EDIT: A video showing someone working through some simple stuff. You can obviously do a lot of things "in your head" but having the feedback loop is helpful. Though thinking about it more I don't think this precludes a Python DSL entirely. It would just require some smart design to support this form of interactivity. https://www.youtube.com/watch?v=VYFTph2izIs
That sounds... contradictory, isn't it? Python is immensely hostile to static analysis (note that I write this as someone who writes Python for a living, using pyright/mypy). If you remove the ability to perform static analysis from Lean, what's left?
Or do you mean a Python-like syntax on top of Lean4?
Note: Pretty sure that libtorch is written in C++ and CUDA.
tl;dr; Yes. But trying to prove anything beyond very tiny functions (especially things like GUIs and world state) is near-impossible and massive overkill. Also, you'll need to work around termination checking (even if your functions always terminate, proving that is another matter).
Theorem provering languages are cool. Being able to prove the absence of bugs, enforce complex invariants, etc. is cool and useful in certain cases (like cryptography and safety-critical software). But it's also very hard, at least state-of-the-art, so often I feel writing good tests is better.
Yeah, to me that's the real question: Can the language of proof assistance be efficiently used for general purpose programming? As you say, right now it's too hard for general use.
Nope. CompCert is an example of a small team of people writing a proven correct C compiler. seL4 is another. The problem is training. Universities are currently not training CS students to prove code correct. This will change. But slowly.
seL4 has a formal correctness prof that was developed by NICTA. The project started in 2006 and the formal proof and artifact was submitted in 2009. The elements of the implementation and resulting qualities present during run time are well defined but are limited to exactly those properties the project chose, like lack of dead and livelocks, arithmetic based exceptions, and buffer overruns.
L4 is less a simplified kernel and more of a microkernel, but it is fully general purpose.

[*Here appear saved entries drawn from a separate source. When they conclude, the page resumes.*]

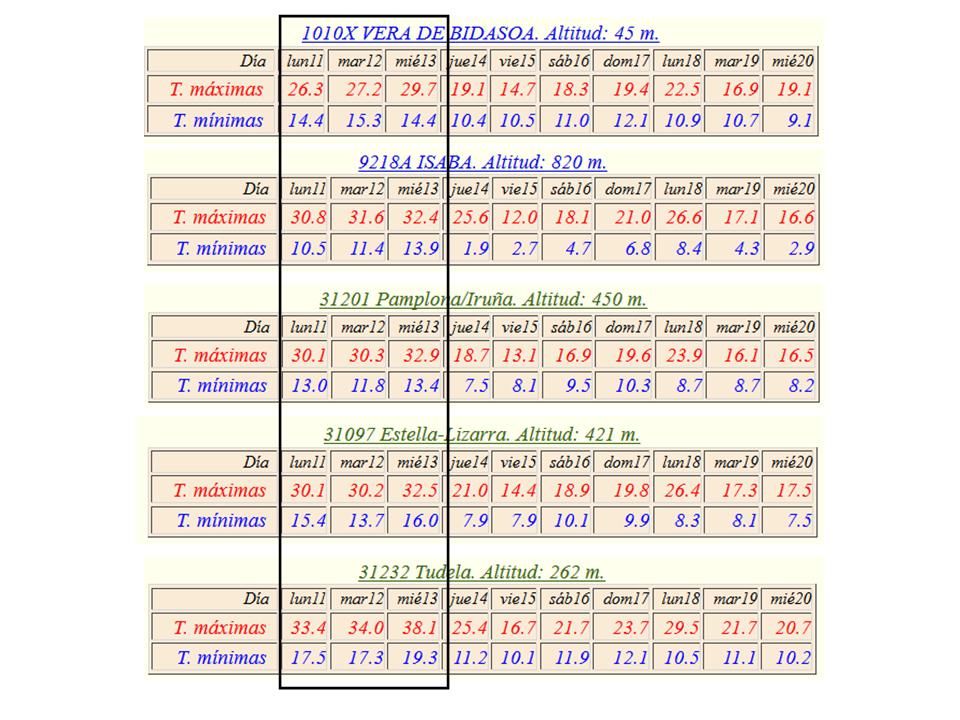 1010X VERA DE BIDASOA. Altitud: 45 m.

| Día | lun11 | mar12 | mié13 | jue14 | vie15 | sáb16 | dom17 | lun18 | mar19 | mié20 |
|---|---|---|---|---|---|---|---|---|---|---|
| T. máximas | 26.3 | 27.2 | 29.7 | 19.1 | 14.7 | 18.3 | 19.4 | 22.5 | 16.9 | 19.1 |
| T. mínimas | 14.4 | 15.3 | 14.4 | 10.4 | 10.5 | 11.0 | 12.1 | 10.9 | 10.7 | 9.1 |

9218A ISABA. Altitud: 820 m.

| Día | lun11 | mar12 | mié13 | jue14 | vie15 | sáb16 | dom17 | lun18 | mar19 | mié20 |
|---|---|---|---|---|---|---|---|---|---|---|
| T. máximas | 30.8 | 31.6 | 32.4 | 25.6 | 12.0 | 18.1 | 21.0 | 26.6 | 17.1 | 16.6 |
| T. mínimas | 10.5 | 11.4 | 13.9 | 1.9 | 2.7 | 4.7 | 6.8 | 8.4 | 4.3 | 2.9 |

31201 Pamplona/Iruña. Altitud: 450 m.

| Día | lun11 | mar12 | mié13 | jue14 | vie15 | sáb16 | dom17 | lun18 | mar19 | mié20 |
|---|---|---|---|---|---|---|---|---|---|---|
| T. máximas | 30.1 | 30.3 | 32.9 | 18.7 | 13.1 | 16.9 | 19.6 | 23.9 | 16.1 | 16.5 |
| T. mínimas | 13.0 | 11.8 | 13.4 | 7.5 | 8.1 | 9.5 | 10.3 | 8.7 | 8.7 | 8.2 |

31097 Estella-Lizarra. Altitud: 421 m.

| Día | lun11 | mar12 | mié13 | jue14 | vie15 | sáb16 | dom17 | lun18 | mar19 | mié20 |
|---|---|---|---|---|---|---|---|---|---|---|
| T. máximas | 30.1 | 30.2 | 32.5 | 21.0 | 14.4 | 18.9 | 19.8 | 26.4 | 17.3 | 17.5 |
| T. mínimas | 15.4 | 13.7 | 16.0 | 7.9 | 7.9 | 10.1 | 9.9 | 8.3 | 8.1 | 7.5 |

31232 Tudela. Altitud: 262 m.

| Día | lun11 | mar12 | mié13 | jue14 | vie15 | sáb16 | dom17 | lun18 | mar19 | mié20 |
|---|---|---|---|---|---|---|---|---|---|---|
| T. máximas | 33.4 | 34.0 | 38.1 | 25.4 | 16.7 | 21.7 | 23.7 | 29.5 | 21.7 | 20.7 |
| T. mínimas | 17.5 | 17.3 | 19.3 | 11.2 | 10.1 | 11.9 | 12.1 | 10.5 | 11.1 | 10.2 |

One of the neat things they did was transport memory/resource management to userland and maintain a strict capabilities scheme for ensuring correctness. The other was the cost estimate they claim, which was something like a 60% cost saving for doing the formally verified programming compared to standard ‘high assurance’ programming.
It was a cool project but is not often used to support further pushes into more general systems level applicability of ‘theorem proving’ based programming languages.
Working on a number of platforms, verified on some. Multicore support is an ongoing effort afaict.
An OS built on this kernel is still subject to some assumptions (like, hardware working correctly, bootloader doing its job, etc). But mostly those assumptions are less of a problem / easier to prove than the properties of a complex software system.
As I understand it, guarantees that seL4 does provide, go well beyond anything else currently out there.
Also a C compiler (https://compcert.org/). I did exaggerate bit in saying that anything non-trivial is "nearly impossible".
However, both CompCert and sel4 took a few years to develop, whereas it would only take months if not weeks to make versions of both which aren't formally verified but heavily tested.
It takes years to develop a quality C compiler. I am a professional compiler writer and the difference between a toy compiler and a production compiler is vast.
It demonstrates that proving a full featured operating system, as complex as Windows 7 for example, is within the realm of possibility. It would just likely take a Manhattan project equivalent, with a truly unlimited budget.
You can use it for general purpose programming, but it's very difficult and various degrees of verification you can achieve with it [3]. I made a verified version of Rob Pike's simple C regex matcher in SPARK -- proving an absence of runtime errors (e.g. never raise an exception or hit an out of bounds condition).